Es gibt Menschen, die einen durch ihre Hilfsbereitschaft für immer im Gedächtnis bleiben und einen auch prägen. Dr. Peter Kittel ist so jemand. Als ehemaliger Commodore-Mitarbeiter erlebte er die goldene Ära des Amiga hautnah mit – und seine Erinnerungen an jene Zeit sind nicht nur technisch faszinierend, sondern auch sehr menschlich. In dieser Folge der „Amiga-Talks“ sprach ich mit ihm über Geheimmeetings, revolutionäre Grafikchips und das unerwartete Ende einer Ära. Und warum ihn völlig überraschte, was am Schluss passiert ist.
Hilfsbereitschaft gegenüber allen, die etwas für „seine Computer“ machten – das war zentral bei Dr. Peter Kittel. Und die Rechner die Commodore auf den Markt brachte, waren immer „seine Computer“. Aber der, der ihn am nachhaltigsten beeindruckte, das war der Amiga. Dennoch beginnt unsere gemeinsame Geschichte mit dem C64.

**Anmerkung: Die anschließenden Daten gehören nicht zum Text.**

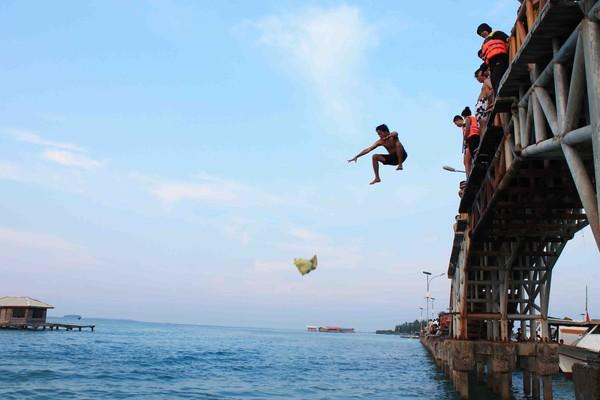 Lompat dari jembatan Cinta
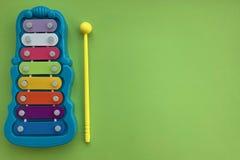 Glockenspiel is een de muziekinstituut van kinderen Een stuk speelgoed royalty-vrije stock afbeelding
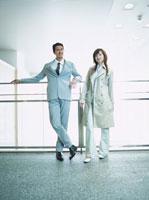 立つ日本人ビジネスマン&ウーマン 02299000445| 写真素材・ストックフォト・画像・イラスト素材|アマナイメージズ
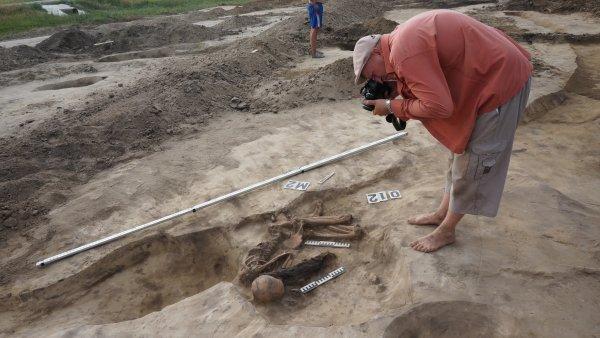 В Крыму археологи обнаружили нетронутый скифский некрополь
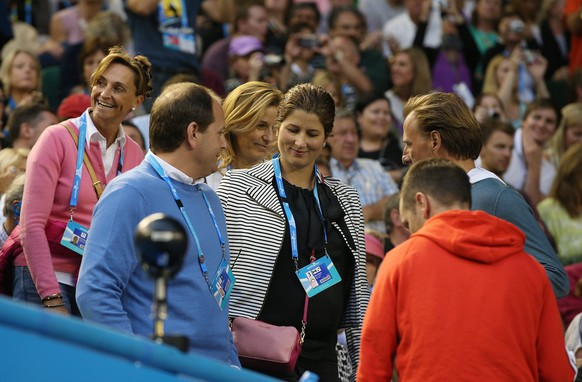 epa04038992 Former Swiss tennis player Mirka Federer (C) arrives to watch the men's semifinal match between Roger Federer of Switzerland and Rafael Nadal of Spain at the Australian Open Grand Slam tennis tournament in Melbourne, Australia, 24 January 2014.  EPA/MARK DADSWELL AUSTRALIA AND NEW ZEALAND OUT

Der Mann mit dem Zugang zum Kopierer
Für mich persönlich wird Peter immer „der Mann mit dem Zugang zum Kopierer“ bleiben. In den frühen 80er Jahren, als wir unsere C64-Bücher schrieben, brauchten wir dringend ein Handbuch zum C64. „Das gab es aber nicht“, erkläre ich dem Publikum auf der Amiga, wo er und ich uns zum Gespräch auf der Bühne trafen. „Es gab einfach noch keine größere Dokumentation, die wir kriegen konnten. Und dann kommt Peter eines Tages mit so einem spiralgebundenen, handkopierten Schwarzweiß-Exemplar vom Original-C64-Handbuch und hat uns damit den Hintern gerettet.“ Ansonsten hätten wir unser Buch nie im Leben rechtzeitig fertig bekommen. Wenn überhaupt. Damit war er auch ein zentraler Bestandteil der Erfolgsgeschichte des Autoren-Duos Rügheimer/Spanik.
Hannes ergänzt diese Geschichte: „Das kopierte Exemplar wurde in dieser Zeit so intensiv genutzt, dass es irgendwann völlig zerfleddert war und bei irgendeinem Umzug endgültig entsorgt wurde.“ Heute ist das natürlich schade, dass das Original nicht mehr da ist. Aber so ist es nun mal. Fest steht: Diese Hilfsbereitschaft zeichnet Peter seit unserer ersten Begegnung aus: „Solche Gefallen hat er von dem Moment an, seit ich ihn kenne, allen Leute permanent getan.“

Die digitalen Anfänge
Als ich Peter nach seinem allerersten Computer frage, reist er gedanklich an die Universität zurück. „Das war eine Elektroologica X1 aus Holland“, erzählt er. „Das war einer der allerersten volltransistorisierten Computer, der kommerziell verfügbar war – mit Lochstreifen und einem RAM-Speicher von sieben Kilobit Worten. Ein Wort hatte 23 Bit, also ganz normal“, fügt er mit einem Schmunzeln hinzu.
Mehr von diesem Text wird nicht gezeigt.